Excerpt:
On Mon, Jun 26, 2017 at 02:32:56PM +0100, Dave Martin wrote:
> On Mon, Jun 26, 2017 at 11:13:04AM +0100, Russell King - ARM Linux wrote:
> > Hmm, I would actually suggest that we poke in a correct size for the
> > missing iWMMXt record, and an invalid magic number as the "simple"
> > solution for this - that doesn't make any layout changes to the
> > data structures, and is probably the safest solution for backporting.
> 
> This avoids altering the sigframe layout at all in this case, which
> feels less dirsuptive, but overall I'm not sure it's lower-risk.
> 
> I'm concerned that there are a some userspace sigframe parsers out there
> that work only by accident, especially given that the kernel sigreturn
> implementation is the primary example and that doesn't need to be fully
> robust (since the kernel lays out the sigframe itself during signal
> delivery).

I'd hope that the kernel implementation is not used as an example - it
most certainly is not an example, as it does no parsing of the data
structures.  As the kernel is responsible for creating the layout, it
expects the exact same layout coming back in, and any deviation from
that results in the task being forcefully exited.

Userspace doesn't have the luxury of prior knowledge of the layout -
it doesn't know how the kernel is configured.  It can't assume (eg)
that VFP will be at 0xa0 bytes in if IWMMXT but not CRUNCH is enabled.

Basically, the layout that the kernel creates is entirely dependent on
the kernel configuration, and any scheme that replicates what the kernel
is doing in the restore paths is doomed to failure.  (However, that's
not to say userspace isn't, but if it is, userspace breaks if the kernel
configuration is changed.  I don't regard that as a kernel-induced
userspace regression though - it's a bit like expecting EABI userspace
to work with OABI-only supporting kernel.)

Now, the possibilities for userspace to parse the "broken" kernel layout
for VFP information are:

1. To use a fixed offset from the start (which means it breaks if the
   kernel is reconfigured.)

2. userspace checks several fixed offsets for the VFP identifier (at 0,
   0xa0, 0xc0 or 0x160).  That's risky if the other state happens to
   contain a word that looks like the VFP identifier.

If userspace is using the proper method that the original code intended,
userspace would hit uninitialised memory for the iWMMXT block identifier
and size (they'd see stale data on the stack) and if they interpret the
"size" field to try and skip over it, they could end up anywhere in
memory space.

Fixing it using your approach would mean that the VFP block ends up at
a variable location depending on whether the iWMMXT state was saved -
which certainly breaks (1) in a way that does not depend on kernel
configuration.  (2) survives as they'd find the identifier whatever
happens.

Exercise brief: Render this sentence from the excerpt about the kernel signal-frame layout in French: "Userspace doesn't have the luxury of prior knowledge of the layout - it doesn't know how the kernel is configured."

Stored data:
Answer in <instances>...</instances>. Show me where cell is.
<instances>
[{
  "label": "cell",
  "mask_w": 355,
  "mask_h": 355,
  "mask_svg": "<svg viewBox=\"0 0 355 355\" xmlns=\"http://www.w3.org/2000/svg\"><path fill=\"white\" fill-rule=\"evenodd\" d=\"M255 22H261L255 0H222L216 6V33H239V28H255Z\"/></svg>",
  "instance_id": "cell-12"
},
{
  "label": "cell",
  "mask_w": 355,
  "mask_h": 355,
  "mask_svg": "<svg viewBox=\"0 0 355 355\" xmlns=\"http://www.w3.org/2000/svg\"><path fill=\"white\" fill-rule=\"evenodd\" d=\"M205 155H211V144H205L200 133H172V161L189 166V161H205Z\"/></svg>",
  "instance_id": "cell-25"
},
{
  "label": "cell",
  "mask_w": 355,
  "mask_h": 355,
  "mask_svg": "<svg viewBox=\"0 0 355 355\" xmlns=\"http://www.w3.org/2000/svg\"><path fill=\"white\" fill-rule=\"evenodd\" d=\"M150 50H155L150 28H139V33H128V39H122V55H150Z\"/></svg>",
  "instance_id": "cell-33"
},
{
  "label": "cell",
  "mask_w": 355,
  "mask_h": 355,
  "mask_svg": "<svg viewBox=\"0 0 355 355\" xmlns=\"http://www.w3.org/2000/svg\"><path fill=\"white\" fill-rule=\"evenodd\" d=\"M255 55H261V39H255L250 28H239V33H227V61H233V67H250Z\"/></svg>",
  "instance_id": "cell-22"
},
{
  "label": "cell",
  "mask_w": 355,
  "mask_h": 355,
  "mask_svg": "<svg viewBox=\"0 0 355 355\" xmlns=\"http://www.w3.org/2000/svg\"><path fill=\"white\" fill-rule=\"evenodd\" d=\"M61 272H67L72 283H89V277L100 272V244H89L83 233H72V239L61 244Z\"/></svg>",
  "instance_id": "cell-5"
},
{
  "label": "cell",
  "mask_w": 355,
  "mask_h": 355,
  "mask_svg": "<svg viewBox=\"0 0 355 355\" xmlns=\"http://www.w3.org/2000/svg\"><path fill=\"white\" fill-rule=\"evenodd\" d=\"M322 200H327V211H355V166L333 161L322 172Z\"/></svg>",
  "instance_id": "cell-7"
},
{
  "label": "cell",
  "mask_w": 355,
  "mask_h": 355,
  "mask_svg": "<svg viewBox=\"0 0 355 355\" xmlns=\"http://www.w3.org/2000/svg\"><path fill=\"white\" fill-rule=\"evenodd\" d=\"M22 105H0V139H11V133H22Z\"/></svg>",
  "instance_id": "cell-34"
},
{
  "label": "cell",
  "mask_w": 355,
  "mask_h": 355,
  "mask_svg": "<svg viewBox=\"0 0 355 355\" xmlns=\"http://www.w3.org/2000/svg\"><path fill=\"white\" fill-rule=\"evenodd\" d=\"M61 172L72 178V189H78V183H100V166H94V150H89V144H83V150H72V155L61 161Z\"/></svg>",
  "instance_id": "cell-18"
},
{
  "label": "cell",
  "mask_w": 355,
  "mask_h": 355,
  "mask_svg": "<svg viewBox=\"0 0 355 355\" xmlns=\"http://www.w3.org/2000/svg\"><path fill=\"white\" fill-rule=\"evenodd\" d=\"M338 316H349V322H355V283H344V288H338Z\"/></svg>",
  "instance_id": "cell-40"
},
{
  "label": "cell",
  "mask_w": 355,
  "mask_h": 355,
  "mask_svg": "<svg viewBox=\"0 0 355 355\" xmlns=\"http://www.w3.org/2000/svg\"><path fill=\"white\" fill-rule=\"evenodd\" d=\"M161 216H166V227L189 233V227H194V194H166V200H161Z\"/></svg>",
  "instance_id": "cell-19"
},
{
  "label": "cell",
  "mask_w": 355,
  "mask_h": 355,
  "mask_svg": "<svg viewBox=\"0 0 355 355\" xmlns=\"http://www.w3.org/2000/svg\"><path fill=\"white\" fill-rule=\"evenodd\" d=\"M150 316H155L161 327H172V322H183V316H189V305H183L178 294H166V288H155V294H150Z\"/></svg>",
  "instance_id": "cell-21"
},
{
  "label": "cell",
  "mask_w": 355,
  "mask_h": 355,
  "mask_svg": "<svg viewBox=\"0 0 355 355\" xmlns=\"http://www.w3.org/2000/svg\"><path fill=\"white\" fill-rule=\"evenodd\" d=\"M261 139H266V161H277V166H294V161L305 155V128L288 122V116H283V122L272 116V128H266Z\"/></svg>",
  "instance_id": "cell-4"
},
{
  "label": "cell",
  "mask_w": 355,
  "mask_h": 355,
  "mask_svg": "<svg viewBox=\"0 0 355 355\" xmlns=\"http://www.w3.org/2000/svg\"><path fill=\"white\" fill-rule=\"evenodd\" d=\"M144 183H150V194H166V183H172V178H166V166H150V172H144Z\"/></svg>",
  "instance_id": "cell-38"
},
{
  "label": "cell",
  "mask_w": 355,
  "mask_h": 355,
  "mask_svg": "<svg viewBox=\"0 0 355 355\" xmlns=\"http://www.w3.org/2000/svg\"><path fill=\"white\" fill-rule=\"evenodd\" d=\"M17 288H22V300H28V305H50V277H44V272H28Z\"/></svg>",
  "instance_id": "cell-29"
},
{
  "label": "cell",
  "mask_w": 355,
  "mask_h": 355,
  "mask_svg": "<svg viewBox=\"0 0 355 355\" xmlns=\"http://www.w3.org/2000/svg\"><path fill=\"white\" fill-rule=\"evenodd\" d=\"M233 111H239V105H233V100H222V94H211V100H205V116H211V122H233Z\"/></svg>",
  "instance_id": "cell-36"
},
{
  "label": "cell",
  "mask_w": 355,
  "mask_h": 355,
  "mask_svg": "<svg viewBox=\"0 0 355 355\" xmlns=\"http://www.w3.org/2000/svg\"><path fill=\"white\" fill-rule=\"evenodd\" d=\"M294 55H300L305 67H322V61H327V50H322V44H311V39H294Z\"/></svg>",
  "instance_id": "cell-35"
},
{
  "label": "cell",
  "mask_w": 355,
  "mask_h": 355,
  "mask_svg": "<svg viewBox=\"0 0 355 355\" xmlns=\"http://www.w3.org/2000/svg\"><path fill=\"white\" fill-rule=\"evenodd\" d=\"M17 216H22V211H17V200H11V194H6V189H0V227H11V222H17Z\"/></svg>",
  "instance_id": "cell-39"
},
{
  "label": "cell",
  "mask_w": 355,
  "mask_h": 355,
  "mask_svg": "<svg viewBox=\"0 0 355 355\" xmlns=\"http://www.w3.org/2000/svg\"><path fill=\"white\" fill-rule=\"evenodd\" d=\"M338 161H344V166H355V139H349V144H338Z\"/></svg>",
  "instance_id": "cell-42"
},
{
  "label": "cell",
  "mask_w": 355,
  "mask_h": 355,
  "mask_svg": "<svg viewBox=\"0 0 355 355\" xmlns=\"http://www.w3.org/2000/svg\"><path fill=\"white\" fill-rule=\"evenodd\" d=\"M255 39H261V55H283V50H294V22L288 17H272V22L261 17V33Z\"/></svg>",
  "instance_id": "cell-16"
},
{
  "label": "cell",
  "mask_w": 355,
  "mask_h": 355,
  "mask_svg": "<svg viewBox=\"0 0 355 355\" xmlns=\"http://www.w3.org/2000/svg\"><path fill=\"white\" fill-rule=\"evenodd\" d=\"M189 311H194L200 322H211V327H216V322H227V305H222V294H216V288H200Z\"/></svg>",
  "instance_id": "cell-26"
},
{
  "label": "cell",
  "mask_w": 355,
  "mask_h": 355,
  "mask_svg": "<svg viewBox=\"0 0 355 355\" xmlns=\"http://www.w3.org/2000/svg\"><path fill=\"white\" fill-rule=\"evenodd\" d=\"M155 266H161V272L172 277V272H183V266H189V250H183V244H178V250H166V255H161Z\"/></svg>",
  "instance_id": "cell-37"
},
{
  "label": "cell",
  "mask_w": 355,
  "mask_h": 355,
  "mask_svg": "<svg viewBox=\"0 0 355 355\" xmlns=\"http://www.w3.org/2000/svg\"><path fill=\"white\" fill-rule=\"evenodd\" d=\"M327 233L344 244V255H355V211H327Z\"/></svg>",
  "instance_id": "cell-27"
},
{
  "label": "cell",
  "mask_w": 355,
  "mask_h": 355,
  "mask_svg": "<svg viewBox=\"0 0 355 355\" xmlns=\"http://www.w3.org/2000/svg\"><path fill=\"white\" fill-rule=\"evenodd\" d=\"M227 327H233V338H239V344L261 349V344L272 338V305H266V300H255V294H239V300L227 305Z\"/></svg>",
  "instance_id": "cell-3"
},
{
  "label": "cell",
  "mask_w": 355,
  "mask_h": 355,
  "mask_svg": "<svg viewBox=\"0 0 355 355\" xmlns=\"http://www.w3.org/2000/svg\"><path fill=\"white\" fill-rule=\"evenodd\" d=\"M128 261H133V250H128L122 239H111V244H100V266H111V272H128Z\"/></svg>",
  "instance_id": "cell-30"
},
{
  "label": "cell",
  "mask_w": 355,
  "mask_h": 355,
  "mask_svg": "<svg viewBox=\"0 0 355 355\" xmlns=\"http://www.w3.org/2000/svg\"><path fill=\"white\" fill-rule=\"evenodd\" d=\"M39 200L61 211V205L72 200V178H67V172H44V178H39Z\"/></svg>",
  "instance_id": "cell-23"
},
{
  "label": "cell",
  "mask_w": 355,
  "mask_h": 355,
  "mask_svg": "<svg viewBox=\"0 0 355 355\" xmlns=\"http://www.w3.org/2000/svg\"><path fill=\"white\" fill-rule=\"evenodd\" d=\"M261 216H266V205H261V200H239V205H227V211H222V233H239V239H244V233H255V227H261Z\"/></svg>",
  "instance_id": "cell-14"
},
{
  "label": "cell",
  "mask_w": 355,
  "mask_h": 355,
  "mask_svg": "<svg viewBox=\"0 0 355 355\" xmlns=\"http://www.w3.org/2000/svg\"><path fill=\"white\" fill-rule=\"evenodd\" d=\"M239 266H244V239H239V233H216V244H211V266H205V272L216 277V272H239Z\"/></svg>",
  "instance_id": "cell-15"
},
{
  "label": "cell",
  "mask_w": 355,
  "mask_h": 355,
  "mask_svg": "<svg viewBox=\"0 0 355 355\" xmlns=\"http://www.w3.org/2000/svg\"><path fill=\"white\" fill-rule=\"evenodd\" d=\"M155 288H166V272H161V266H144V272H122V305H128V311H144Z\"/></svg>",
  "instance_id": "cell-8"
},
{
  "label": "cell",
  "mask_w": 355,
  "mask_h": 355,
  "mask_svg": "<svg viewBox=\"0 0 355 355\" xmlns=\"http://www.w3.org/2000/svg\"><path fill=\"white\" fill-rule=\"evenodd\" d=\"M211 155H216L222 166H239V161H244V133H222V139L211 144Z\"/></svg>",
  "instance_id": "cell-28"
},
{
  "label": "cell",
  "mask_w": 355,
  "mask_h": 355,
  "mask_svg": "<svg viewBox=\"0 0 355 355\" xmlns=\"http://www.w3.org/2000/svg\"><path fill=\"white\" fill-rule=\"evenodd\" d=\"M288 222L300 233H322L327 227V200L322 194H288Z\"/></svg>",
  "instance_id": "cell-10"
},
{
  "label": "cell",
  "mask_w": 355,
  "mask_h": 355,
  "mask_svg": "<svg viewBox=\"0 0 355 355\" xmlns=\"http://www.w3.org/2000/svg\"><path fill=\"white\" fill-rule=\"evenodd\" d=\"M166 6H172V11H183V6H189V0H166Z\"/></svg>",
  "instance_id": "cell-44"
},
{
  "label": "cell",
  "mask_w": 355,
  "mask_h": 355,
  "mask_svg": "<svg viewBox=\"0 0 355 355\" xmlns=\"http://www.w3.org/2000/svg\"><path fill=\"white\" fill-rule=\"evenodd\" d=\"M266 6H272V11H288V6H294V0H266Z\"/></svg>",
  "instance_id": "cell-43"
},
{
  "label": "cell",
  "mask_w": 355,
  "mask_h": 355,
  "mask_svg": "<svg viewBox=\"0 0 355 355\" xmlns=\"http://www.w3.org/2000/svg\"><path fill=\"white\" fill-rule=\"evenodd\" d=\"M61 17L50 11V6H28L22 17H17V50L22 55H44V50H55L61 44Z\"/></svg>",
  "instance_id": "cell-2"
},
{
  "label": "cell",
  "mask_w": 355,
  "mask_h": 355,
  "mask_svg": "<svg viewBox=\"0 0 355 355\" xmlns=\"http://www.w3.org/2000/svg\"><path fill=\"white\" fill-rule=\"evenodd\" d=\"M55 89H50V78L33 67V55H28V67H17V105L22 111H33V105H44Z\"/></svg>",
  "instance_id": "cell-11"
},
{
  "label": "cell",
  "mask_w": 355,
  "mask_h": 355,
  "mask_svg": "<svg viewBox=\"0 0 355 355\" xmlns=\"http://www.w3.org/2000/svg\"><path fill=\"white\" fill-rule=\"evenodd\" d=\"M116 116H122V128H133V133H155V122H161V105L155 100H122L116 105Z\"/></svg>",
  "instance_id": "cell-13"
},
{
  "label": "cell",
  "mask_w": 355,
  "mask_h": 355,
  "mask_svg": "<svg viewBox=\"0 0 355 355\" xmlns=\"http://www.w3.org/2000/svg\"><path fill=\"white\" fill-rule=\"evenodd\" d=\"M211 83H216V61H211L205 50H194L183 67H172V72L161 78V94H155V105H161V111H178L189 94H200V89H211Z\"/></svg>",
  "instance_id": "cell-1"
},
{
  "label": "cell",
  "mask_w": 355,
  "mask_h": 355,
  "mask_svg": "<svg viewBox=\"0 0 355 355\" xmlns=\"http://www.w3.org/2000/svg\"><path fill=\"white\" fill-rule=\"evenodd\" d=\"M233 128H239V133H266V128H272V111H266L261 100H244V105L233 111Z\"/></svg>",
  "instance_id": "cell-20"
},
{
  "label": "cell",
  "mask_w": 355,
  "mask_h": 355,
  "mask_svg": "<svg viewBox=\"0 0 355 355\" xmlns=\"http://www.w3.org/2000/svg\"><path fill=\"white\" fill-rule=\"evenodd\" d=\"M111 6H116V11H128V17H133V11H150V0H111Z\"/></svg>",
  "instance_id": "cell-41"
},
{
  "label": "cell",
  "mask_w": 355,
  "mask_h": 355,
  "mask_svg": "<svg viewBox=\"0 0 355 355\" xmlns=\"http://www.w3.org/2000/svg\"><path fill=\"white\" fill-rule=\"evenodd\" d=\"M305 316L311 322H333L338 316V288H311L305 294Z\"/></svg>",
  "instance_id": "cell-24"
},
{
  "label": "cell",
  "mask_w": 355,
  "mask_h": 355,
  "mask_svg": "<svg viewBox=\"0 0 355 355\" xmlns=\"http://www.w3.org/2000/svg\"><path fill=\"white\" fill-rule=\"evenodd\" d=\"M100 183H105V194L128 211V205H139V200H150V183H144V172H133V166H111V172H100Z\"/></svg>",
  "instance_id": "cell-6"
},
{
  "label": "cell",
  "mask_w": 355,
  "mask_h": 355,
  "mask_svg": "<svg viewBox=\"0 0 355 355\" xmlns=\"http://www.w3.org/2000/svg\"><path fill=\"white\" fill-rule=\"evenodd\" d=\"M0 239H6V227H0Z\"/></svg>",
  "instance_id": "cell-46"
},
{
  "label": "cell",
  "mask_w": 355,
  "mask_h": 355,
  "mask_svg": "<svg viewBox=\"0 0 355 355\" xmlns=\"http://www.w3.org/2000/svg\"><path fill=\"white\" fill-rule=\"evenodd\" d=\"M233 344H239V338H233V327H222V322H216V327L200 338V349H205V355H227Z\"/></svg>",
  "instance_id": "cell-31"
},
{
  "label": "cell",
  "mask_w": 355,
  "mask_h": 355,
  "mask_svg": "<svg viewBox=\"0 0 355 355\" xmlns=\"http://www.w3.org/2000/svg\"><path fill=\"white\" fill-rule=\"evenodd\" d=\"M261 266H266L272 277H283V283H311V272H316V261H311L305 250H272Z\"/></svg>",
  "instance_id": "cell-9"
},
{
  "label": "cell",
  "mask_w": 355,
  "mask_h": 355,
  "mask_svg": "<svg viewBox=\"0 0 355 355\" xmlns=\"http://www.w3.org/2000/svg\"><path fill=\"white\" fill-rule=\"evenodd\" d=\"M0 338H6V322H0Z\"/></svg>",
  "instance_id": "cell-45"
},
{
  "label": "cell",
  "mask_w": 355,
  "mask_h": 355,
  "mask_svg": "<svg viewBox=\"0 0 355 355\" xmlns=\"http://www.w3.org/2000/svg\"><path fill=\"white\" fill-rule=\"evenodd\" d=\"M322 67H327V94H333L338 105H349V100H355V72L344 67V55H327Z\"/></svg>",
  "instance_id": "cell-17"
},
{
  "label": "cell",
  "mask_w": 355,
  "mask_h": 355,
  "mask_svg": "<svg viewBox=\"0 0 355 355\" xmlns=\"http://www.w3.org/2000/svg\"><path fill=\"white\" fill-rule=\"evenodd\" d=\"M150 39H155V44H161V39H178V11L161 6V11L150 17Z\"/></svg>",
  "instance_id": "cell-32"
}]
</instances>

Your solution: L'espace utilisateur n'a pas le luxe de connaître la disposition à l'avance : il ne sait pas comment le noyau est configuré.